> Task: Every line from the one with "common name: new zealand robin" through the end of the material should be written out character for character. Lines before it are excluded.
[Record set — start]
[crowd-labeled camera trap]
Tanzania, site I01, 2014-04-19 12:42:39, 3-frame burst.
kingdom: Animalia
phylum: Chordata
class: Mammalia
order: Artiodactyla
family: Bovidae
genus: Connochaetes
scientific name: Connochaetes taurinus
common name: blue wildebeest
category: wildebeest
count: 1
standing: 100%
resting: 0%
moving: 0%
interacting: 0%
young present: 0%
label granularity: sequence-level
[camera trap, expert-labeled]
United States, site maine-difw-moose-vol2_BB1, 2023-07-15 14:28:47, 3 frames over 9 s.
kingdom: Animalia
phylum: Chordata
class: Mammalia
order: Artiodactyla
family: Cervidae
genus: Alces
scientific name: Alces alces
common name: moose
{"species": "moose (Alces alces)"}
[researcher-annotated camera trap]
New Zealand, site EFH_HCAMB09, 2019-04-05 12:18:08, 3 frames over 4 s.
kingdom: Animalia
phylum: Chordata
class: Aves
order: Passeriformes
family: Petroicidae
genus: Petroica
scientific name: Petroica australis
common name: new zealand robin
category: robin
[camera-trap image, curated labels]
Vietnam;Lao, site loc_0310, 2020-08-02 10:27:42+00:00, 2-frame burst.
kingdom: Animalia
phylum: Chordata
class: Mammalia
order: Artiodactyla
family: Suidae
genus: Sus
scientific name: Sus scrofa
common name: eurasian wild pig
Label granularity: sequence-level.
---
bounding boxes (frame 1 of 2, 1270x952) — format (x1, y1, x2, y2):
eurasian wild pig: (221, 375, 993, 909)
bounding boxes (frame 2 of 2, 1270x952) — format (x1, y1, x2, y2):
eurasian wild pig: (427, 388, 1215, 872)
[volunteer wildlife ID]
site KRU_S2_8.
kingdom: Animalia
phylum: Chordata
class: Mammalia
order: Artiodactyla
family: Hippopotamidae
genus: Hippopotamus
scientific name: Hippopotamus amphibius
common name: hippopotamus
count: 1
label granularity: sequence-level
[Record set — finish]
> Exercise solution:
common name: new zealand robin
category: robin
[camera-trap image, curated labels]
Vietnam;Lao, site loc_0310, 2020-08-02 10:27:42+00:00, 2-frame burst.
kingdom: Animalia
phylum: Chordata
class: Mammalia
order: Artiodactyla
family: Suidae
genus: Sus
scientific name: Sus scrofa
common name: eurasian wild pig
Label granularity: sequence-level.
---
bounding boxes (frame 1 of 2, 1270x952) — format (x1, y1, x2, y2):
eurasian wild pig: (221, 375, 993, 909)
bounding boxes (frame 2 of 2, 1270x952) — format (x1, y1, x2, y2):
eurasian wild pig: (427, 388, 1215, 872)
[volunteer wildlife ID]
site KRU_S2_8.
kingdom: Animalia
phylum: Chordata
class: Mammalia
order: Artiodactyla
family: Hippopotamidae
genus: Hippopotamus
scientific name: Hippopotamus amphibius
common name: hippopotamus
count: 1
label granularity: sequence-level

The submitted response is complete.